Stored entries>
::::

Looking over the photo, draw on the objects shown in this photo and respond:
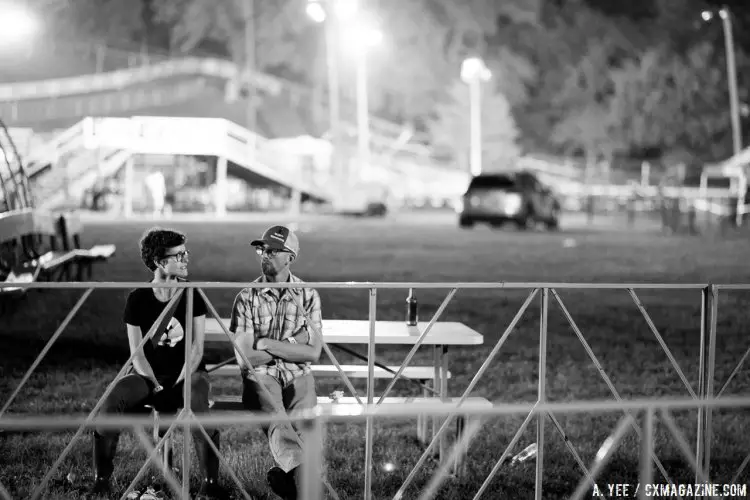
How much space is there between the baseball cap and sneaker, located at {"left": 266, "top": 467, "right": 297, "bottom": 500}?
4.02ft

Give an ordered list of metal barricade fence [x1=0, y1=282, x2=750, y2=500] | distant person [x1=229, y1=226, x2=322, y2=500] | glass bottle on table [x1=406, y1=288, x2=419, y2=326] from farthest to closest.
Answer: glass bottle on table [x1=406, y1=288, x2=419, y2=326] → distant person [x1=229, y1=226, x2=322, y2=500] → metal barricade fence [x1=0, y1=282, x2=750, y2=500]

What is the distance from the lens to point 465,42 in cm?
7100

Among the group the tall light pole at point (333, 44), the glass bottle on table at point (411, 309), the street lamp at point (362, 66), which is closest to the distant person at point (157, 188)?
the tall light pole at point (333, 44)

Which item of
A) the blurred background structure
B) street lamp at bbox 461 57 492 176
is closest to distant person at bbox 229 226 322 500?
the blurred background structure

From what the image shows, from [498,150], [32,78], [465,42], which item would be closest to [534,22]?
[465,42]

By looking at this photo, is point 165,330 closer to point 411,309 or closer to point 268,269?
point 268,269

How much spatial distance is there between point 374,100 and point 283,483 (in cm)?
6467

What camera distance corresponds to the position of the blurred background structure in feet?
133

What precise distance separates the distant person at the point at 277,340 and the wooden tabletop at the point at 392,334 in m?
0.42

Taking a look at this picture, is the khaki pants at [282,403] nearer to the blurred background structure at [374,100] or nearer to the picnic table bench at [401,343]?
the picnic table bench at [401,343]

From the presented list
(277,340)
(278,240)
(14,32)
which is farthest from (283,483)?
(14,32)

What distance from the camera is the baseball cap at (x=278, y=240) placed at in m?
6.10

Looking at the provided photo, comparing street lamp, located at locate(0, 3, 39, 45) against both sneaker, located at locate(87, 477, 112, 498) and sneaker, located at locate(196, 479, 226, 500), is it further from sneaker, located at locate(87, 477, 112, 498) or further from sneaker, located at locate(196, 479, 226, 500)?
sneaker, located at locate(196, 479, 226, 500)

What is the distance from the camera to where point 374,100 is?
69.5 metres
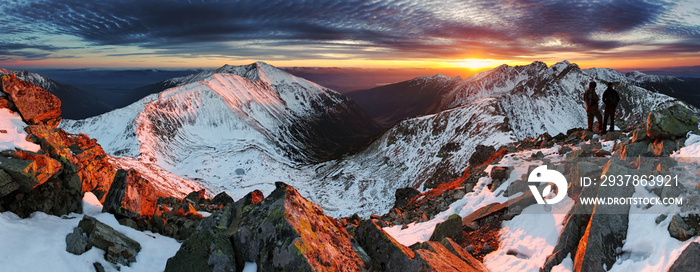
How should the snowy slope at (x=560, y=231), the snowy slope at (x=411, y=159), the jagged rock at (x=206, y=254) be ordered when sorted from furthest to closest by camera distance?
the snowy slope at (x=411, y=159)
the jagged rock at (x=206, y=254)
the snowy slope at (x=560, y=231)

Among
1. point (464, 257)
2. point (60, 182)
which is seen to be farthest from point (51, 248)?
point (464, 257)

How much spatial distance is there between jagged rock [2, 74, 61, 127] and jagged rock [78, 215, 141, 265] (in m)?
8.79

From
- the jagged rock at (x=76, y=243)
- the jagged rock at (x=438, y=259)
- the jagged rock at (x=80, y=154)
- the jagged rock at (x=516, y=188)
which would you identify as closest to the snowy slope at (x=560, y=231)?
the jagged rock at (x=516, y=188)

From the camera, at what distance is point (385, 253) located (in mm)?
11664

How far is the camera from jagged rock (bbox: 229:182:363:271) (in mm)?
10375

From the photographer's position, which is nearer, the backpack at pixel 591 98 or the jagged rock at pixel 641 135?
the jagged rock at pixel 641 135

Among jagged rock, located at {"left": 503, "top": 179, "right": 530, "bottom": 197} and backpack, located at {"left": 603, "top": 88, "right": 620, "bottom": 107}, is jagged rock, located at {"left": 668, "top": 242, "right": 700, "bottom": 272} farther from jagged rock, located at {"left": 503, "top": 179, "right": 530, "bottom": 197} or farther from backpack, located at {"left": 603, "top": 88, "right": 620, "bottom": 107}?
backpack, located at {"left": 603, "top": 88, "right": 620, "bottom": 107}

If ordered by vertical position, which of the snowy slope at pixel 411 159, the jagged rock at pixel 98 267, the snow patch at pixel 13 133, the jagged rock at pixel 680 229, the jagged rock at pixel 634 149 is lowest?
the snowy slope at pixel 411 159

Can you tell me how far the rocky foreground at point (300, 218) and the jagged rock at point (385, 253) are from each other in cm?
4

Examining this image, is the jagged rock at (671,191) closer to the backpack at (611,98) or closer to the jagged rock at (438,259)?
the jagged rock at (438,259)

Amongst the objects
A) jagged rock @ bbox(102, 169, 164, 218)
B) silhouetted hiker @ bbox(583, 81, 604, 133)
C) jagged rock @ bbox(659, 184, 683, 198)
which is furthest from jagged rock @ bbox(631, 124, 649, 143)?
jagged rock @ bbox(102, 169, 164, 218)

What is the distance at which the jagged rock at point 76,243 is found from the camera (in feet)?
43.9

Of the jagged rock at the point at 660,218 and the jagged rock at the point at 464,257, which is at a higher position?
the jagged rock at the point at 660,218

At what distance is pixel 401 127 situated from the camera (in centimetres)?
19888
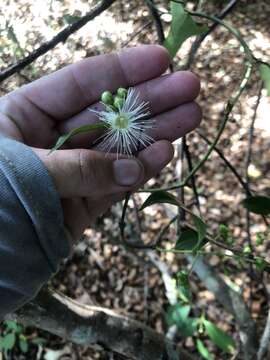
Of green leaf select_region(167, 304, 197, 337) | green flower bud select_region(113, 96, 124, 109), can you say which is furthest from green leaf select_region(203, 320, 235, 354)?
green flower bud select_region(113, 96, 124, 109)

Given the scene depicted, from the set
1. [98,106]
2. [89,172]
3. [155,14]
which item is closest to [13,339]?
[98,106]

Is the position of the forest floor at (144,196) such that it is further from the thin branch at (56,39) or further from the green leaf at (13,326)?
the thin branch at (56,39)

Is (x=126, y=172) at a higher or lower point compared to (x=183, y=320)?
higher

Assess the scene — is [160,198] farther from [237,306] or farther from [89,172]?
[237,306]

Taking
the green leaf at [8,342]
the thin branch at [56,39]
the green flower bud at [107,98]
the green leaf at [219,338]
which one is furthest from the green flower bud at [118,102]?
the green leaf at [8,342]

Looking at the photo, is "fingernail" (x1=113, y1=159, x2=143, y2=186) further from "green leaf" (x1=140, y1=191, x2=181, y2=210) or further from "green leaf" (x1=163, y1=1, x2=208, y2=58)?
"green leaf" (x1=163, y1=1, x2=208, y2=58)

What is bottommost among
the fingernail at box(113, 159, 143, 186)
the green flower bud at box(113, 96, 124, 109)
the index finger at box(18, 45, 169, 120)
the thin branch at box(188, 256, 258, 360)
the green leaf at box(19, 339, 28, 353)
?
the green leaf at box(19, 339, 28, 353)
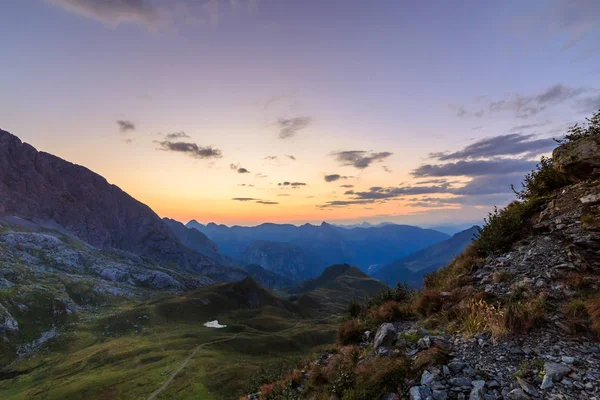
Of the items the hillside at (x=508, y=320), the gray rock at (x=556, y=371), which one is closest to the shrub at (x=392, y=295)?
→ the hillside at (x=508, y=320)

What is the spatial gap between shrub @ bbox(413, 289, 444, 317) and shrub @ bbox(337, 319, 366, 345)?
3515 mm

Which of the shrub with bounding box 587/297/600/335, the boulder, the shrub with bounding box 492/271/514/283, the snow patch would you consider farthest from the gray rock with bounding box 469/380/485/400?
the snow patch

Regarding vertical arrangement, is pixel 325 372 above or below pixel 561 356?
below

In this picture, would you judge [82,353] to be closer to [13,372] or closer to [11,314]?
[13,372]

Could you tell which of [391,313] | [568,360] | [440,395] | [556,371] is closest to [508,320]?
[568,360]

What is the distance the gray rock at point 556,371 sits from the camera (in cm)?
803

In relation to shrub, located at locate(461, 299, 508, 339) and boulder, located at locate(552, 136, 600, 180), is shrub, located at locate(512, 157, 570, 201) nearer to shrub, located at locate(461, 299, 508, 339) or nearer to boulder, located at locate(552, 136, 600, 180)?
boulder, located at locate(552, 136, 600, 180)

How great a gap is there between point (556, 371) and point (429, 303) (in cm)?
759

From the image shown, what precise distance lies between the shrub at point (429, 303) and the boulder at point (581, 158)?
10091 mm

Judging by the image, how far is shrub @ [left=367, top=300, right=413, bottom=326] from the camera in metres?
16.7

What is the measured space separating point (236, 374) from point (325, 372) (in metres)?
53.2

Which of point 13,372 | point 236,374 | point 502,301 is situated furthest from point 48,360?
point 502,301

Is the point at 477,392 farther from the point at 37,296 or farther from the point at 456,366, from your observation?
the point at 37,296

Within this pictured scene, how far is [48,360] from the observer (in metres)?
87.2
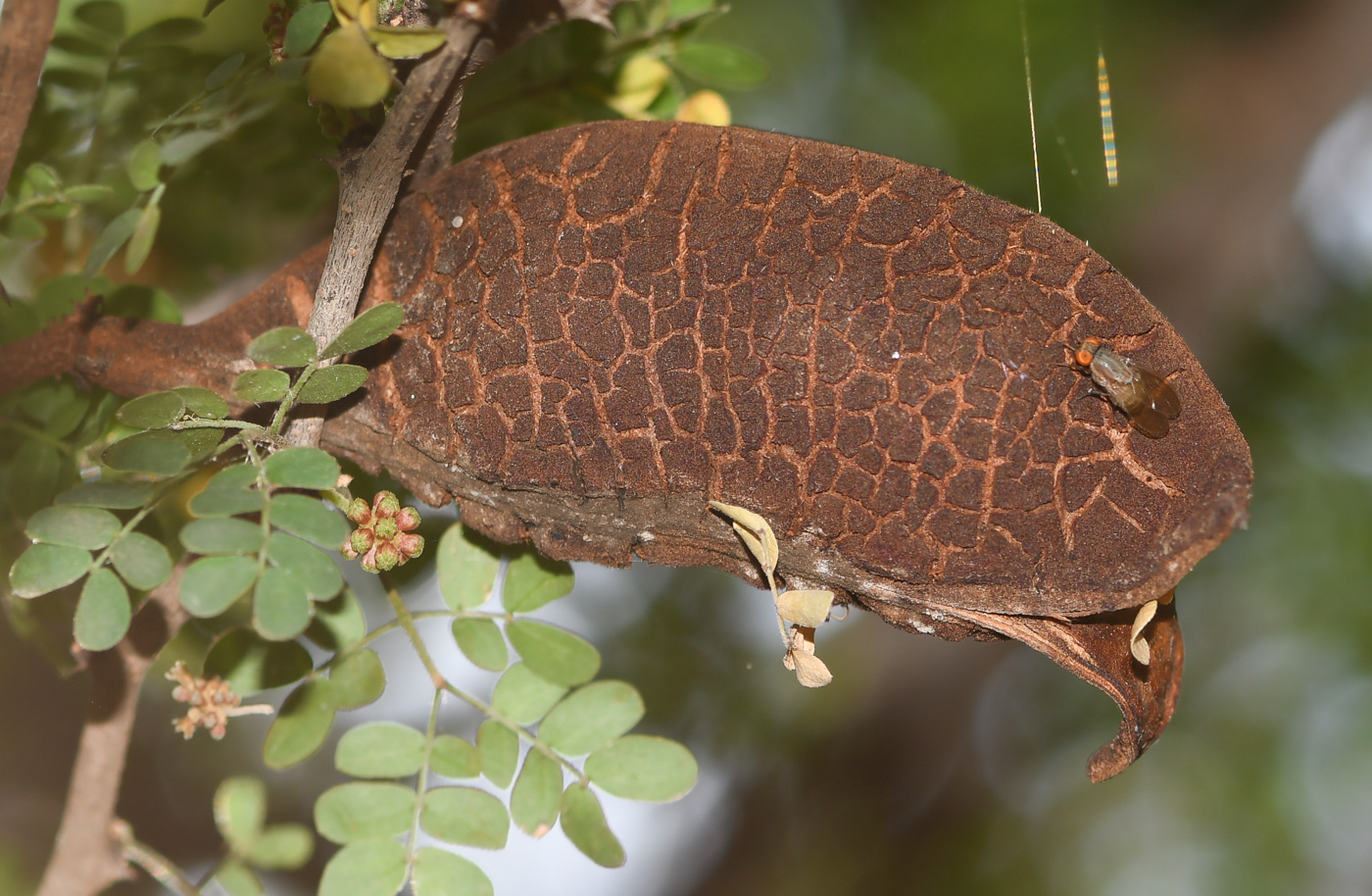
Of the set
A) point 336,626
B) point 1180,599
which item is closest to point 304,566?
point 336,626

::::

BRIEF> Turn everything from the line containing "What camera distance" down to the line containing "69.5 metres", both of those lines included, into a numbered list with the blank lines left out.

THE ANSWER>
1. What camera distance corresponds to the position of the blurred background structure in feet?
2. 133
3. What precise distance separates the distant person at the point at 277,340 and the wooden tabletop at the point at 392,334 in m?
4. 0.42
5. Taking a look at this picture, is the khaki pants at [282,403] nearer to the blurred background structure at [374,100] or nearer to the picnic table bench at [401,343]?
6. the picnic table bench at [401,343]
7. From the presented list
8. (277,340)
9. (278,240)
10. (14,32)
11. which is farthest from (283,483)?
12. (14,32)
13. What distance from the camera is the baseball cap at (x=278, y=240) placed at in m?
14. 6.10
15. Looking at the provided photo, comparing street lamp, located at locate(0, 3, 39, 45) against both sneaker, located at locate(87, 477, 112, 498) and sneaker, located at locate(196, 479, 226, 500), is it further from sneaker, located at locate(87, 477, 112, 498) or further from sneaker, located at locate(196, 479, 226, 500)?
16. sneaker, located at locate(196, 479, 226, 500)
17. What is the distance from the camera to where point 374,100 is?
18. 69.5 metres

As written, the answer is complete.